Written task
Reproduce exactly the lines from the one containing "The photograph indicates" through the last line of the records below, both included, and nothing else.

Entries provided
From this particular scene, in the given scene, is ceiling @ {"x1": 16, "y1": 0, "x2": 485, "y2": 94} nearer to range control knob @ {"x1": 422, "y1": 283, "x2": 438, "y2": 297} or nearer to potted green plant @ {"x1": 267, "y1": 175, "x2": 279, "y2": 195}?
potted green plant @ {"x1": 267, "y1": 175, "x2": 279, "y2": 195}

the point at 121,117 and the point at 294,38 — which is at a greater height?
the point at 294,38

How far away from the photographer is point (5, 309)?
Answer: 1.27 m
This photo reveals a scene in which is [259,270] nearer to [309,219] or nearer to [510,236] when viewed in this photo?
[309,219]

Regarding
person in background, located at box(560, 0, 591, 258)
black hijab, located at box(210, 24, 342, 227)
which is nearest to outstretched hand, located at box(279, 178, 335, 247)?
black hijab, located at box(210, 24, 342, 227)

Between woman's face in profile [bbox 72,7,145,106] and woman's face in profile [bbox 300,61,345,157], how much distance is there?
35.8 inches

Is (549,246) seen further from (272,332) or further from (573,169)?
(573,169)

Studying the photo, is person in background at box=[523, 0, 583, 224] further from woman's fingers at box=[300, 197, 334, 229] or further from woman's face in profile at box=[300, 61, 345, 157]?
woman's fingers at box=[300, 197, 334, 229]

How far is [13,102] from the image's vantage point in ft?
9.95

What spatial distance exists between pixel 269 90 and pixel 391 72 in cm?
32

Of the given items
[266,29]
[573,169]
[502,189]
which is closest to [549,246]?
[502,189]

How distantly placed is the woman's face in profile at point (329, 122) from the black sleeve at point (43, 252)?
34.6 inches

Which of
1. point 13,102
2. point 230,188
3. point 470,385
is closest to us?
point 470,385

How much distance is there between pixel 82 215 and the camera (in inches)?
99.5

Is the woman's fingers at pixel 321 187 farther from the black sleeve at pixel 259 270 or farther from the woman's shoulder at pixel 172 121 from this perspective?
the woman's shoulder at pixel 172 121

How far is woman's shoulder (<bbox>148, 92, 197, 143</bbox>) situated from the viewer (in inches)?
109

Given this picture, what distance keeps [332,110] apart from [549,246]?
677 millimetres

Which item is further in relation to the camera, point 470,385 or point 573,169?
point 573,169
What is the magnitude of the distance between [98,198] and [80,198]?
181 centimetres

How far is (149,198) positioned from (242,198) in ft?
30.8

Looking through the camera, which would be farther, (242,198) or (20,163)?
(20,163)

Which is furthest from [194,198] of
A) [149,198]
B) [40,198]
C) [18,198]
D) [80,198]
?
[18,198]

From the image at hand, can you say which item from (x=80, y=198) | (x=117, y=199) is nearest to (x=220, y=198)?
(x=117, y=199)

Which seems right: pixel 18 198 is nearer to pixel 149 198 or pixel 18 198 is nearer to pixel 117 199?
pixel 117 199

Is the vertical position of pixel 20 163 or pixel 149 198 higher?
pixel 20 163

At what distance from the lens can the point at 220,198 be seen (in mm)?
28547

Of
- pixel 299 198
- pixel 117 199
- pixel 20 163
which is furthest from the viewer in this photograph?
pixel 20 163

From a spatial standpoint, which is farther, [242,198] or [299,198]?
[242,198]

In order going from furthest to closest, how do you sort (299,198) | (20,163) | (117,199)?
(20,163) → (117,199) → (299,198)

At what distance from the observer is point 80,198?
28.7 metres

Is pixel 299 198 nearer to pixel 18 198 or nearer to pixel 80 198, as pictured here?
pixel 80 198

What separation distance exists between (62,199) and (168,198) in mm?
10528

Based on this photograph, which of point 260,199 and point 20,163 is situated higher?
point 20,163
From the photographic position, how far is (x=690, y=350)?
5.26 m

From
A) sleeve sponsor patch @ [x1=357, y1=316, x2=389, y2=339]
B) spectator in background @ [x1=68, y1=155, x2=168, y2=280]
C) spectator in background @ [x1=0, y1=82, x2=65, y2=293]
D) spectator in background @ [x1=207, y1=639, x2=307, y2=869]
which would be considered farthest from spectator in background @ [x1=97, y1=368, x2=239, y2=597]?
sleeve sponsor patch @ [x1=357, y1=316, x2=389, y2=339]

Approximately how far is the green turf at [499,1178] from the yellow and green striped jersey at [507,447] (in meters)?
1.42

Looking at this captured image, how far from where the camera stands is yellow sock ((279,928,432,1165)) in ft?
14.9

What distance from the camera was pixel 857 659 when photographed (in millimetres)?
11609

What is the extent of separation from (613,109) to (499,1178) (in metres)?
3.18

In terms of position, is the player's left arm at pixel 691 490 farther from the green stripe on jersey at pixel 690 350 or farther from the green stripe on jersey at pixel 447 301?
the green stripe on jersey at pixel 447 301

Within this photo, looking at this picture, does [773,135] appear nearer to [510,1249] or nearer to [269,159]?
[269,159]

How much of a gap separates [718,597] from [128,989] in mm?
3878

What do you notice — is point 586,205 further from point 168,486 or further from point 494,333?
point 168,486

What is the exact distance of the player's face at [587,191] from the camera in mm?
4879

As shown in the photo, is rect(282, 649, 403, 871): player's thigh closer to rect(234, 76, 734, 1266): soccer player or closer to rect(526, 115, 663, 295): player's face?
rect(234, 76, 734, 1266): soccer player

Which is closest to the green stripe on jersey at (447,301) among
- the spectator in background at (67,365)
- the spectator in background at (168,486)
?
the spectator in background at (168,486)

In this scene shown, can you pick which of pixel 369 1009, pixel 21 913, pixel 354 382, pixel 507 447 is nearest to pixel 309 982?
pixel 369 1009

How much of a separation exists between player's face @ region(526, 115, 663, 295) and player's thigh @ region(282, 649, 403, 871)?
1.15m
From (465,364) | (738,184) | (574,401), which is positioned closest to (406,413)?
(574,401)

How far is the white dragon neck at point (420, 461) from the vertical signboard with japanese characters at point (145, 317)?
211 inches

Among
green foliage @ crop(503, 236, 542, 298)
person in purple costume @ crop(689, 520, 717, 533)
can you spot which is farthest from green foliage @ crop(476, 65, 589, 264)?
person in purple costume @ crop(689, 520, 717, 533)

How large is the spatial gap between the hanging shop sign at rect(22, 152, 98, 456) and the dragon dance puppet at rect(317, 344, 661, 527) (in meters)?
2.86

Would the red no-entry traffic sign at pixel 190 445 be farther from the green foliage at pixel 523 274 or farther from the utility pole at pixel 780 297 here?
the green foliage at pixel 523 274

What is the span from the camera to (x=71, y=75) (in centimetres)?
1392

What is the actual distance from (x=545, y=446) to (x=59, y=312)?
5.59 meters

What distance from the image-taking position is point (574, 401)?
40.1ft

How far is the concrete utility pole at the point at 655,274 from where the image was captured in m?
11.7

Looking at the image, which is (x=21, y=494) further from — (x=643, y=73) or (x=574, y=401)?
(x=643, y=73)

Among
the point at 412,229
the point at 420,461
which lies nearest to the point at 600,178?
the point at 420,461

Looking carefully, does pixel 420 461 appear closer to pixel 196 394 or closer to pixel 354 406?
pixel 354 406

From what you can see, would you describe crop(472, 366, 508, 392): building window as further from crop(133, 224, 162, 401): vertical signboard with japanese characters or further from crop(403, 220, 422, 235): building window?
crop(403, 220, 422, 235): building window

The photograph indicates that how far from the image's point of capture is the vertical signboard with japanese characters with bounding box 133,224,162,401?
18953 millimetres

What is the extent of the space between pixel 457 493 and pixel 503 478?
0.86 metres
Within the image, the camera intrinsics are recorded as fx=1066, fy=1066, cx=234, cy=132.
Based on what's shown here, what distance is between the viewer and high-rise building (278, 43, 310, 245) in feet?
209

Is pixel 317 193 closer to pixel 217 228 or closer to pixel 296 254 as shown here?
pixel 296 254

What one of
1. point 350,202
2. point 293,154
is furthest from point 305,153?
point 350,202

Full output
The photograph indicates that how far from the image's point of capture is the vertical signboard with japanese characters with bounding box 133,224,162,401?
18953 millimetres

What is the extent of the space between pixel 457 493 and pixel 503 478?
0.86 metres
Within the image, the camera intrinsics are recorded as fx=1066, fy=1066, cx=234, cy=132.
Based on what's shown here, what distance is between the viewer and high-rise building (278, 43, 310, 245) in feet?
209

Is pixel 317 193 closer to pixel 217 228 or closer to pixel 296 254 as shown here?
pixel 296 254

What one of
1. point 350,202
2. point 293,154
is furthest from point 305,153?
point 350,202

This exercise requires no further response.